Droits rechargeables au chômage : des corrections à l’étude

Le nouveau système de droits rechargeables au chômage, en place depuis octobre, pénalise des chômeurs ayant connu des carrières hachées avec de fortes variations de revenus. Les syndicats et le patronat, gestionnaires de l’Unédic, cherche la parade. Mais l’affaire est complexe et potentiellement coûteuse.
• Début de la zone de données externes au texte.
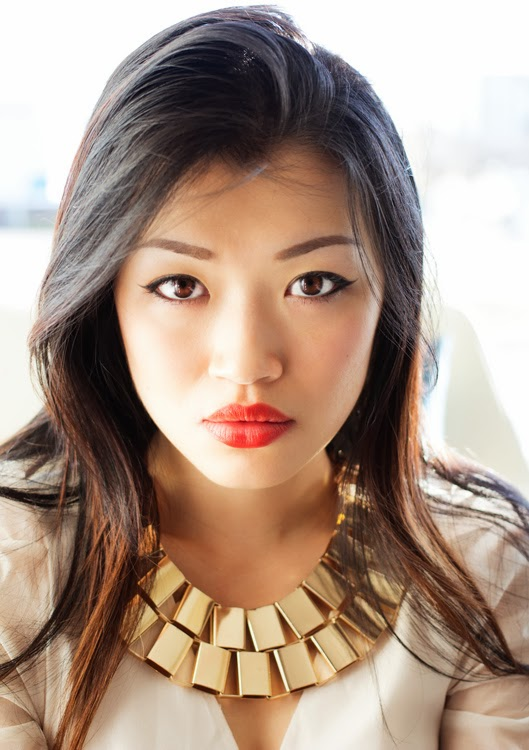 Vancouver Fashion blogger Jasmine Zhu close up wearing chunky gold necklace from community thrift and vintage
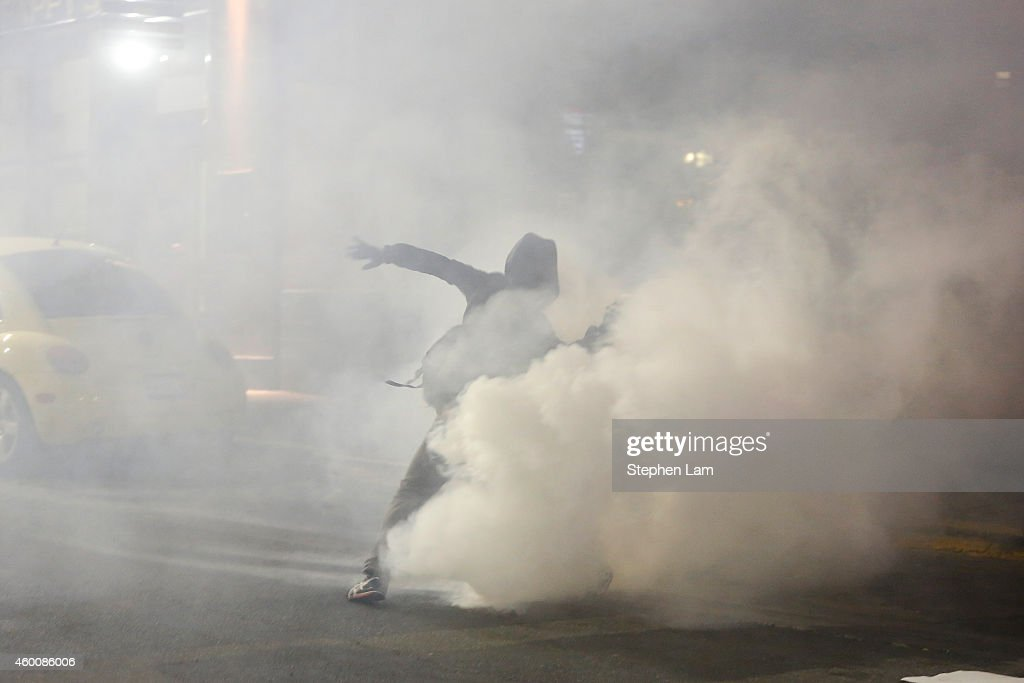 A demonstrator throws backs a teargas canister toward the police line during the fourth night of demonstrations over recent grand jury decisions in...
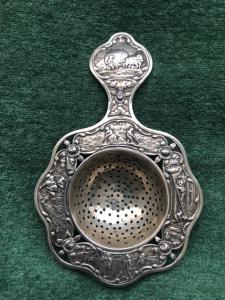 Colino da te' in argento con scene pastorali e floreali.Olanda.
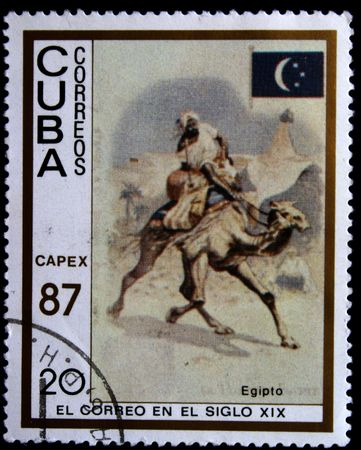 postmail: A stamp printed in Cuba show a stage from a life of post of Egypt, one stamp from series circa 1987 Stock Photo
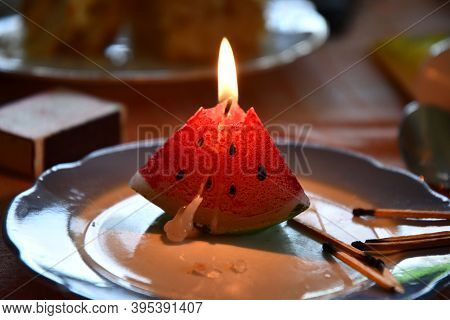 Melted Candle In Shape Of Triangle Piece Of Watermelon. Candlelight Flame Closeup. Burning Fire Of C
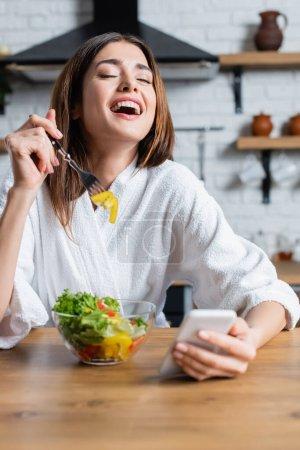 śmiejąca się młoda dorosła kobieta w szlafroku jedząca sałatkę warzywną i korzystająca z telefonu komórkowego w nowoczesnej kuchni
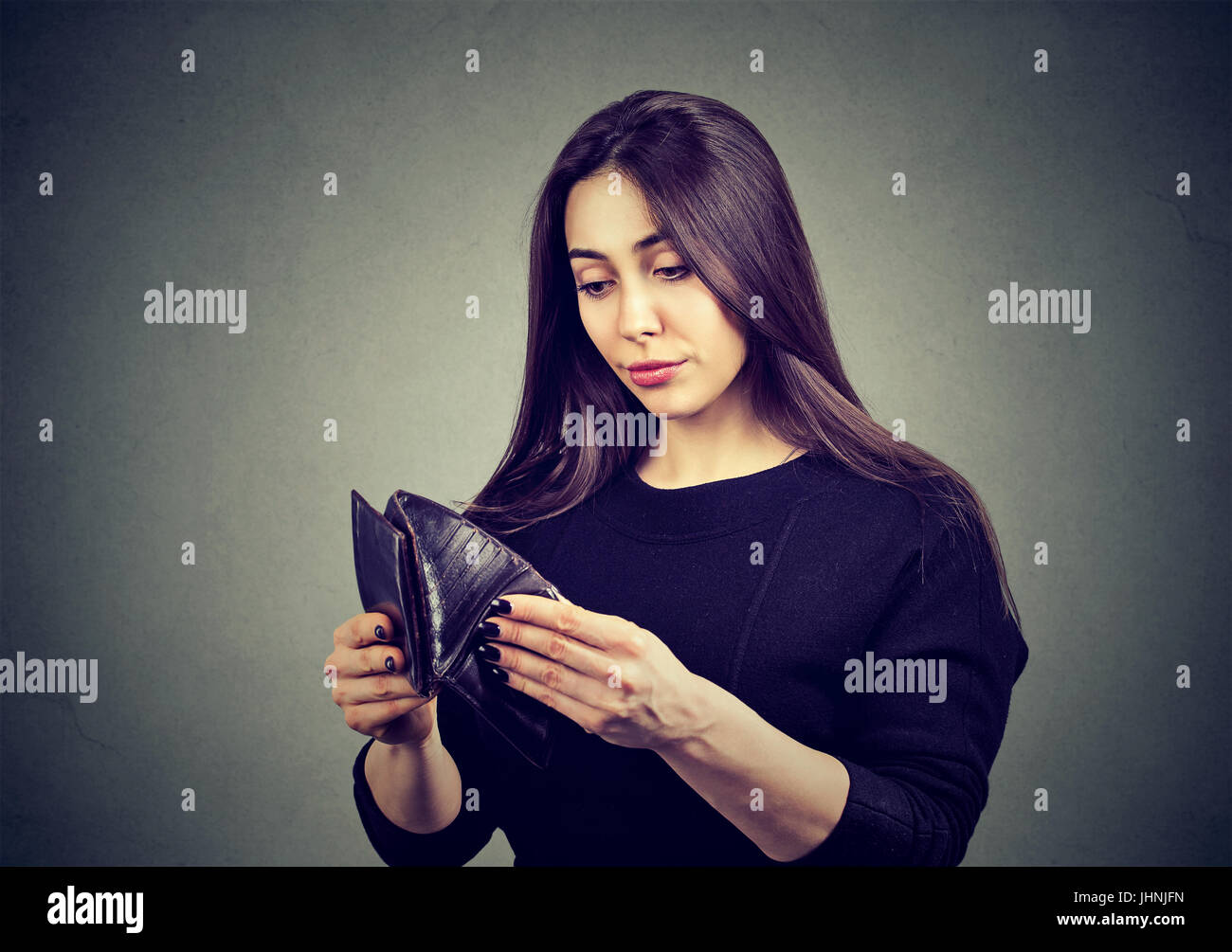 Woman with no money. Businesswoman holding empty wallet - Stock Image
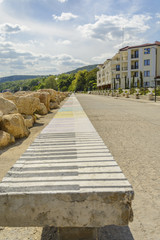 Walkway in the beach with hotel and a long bench with piano keys and a bright sky in Balchik, Bulgaria.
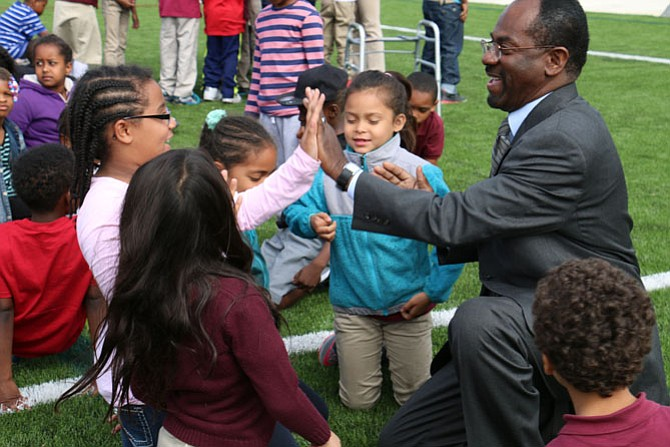 Dr. Alvin L. Crawley, superintendent of schools, talks with students.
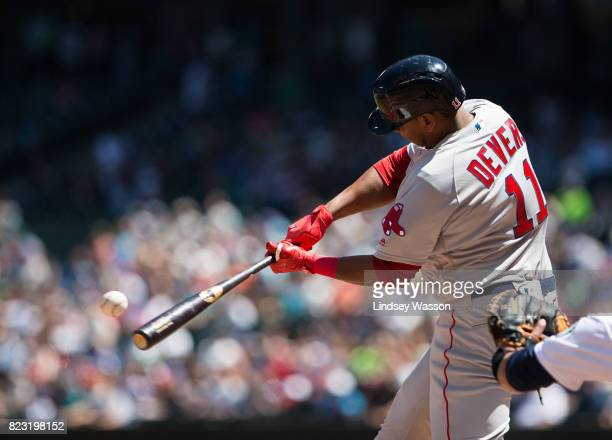 Rafael Devers of the Boston Red Sox makes contact for his first career hit a home run to center field off of Andrew Moore of the Seattle Mariners in...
En 2003, le durcissement des règles d’assurance-chômage avait progressivement privé de droits près de 300.000 chômeurs, obligeant l’Unédic - et l’Etat qui avait agréé la convention - à faire machine arrière mi 2004. On est encore loin d’un tel scénario mais le souvenir de la douloureuse affaire des « recalculés » commence à trotter dans les têtes des syndicats et du patronat, gestionnaires du régime. En cause : les effets pervers des droits rechargeables, grande nouveauté de la convention négociée début 2014, sur lequel alerte depuis des semaines la CGT. La tension monte au fil des remontées de dossiers du terrain vers le bureau du médiateur de Pôle emploi, au point que les partenaires sociaux ont convenu de mettre la question au programme du bureau Unédic prévu vendredi 16 janvier matin, qui les verra aussi dévoiler les nouvelles prévisions financières du régime pour 2015.

En vigueur depuis octobre, les droits rechargeables permettent à un chômeur reprenant un emploi puis le perdant de cumuler les nouveaux droits ainsi acquis avec ceux qui lui restaient de précédents emplois. Avant, il perdait tout ou partie de ce capital. C’est une incitation à la reprise d’emploi et un vrai plus pour tous ceux qui peuvent ainsi prolonger leur indemnisation. Mais une autre règle, restée elle inchangée, grippe la mécanique : pour déterminer les anciens droits non consommés, l’Unédic remonte trois ans, en arrière, voire plus selon les cas. Or les droits étant versés par ordre d’ancienneté, un salarié qui perd un poste bien payé mais avait avant occupé un emploi moins payé doit « finir » les allocations plus faibles restées en stock avant de toucher ses nouveaux droits. « C’est la double peine : si on a par exemple été mal payé pendant un temps partiel, on le traîne comme un boulet », dénonce la CGT, brandissant des cas concrets, dont celui d’une cadre gagnant 4.500 euros par mois avant de perdre son poste et qui se retrouve coincée avec 900 euros d’allocations quand elle en attendait 3.600 ! Pour ajouter à la confusion, le système impacte aussi les intermittents du spectacle « en les coinçant dans le régime général », explique Denis Gravouil, membre CGT du bureau Unédic.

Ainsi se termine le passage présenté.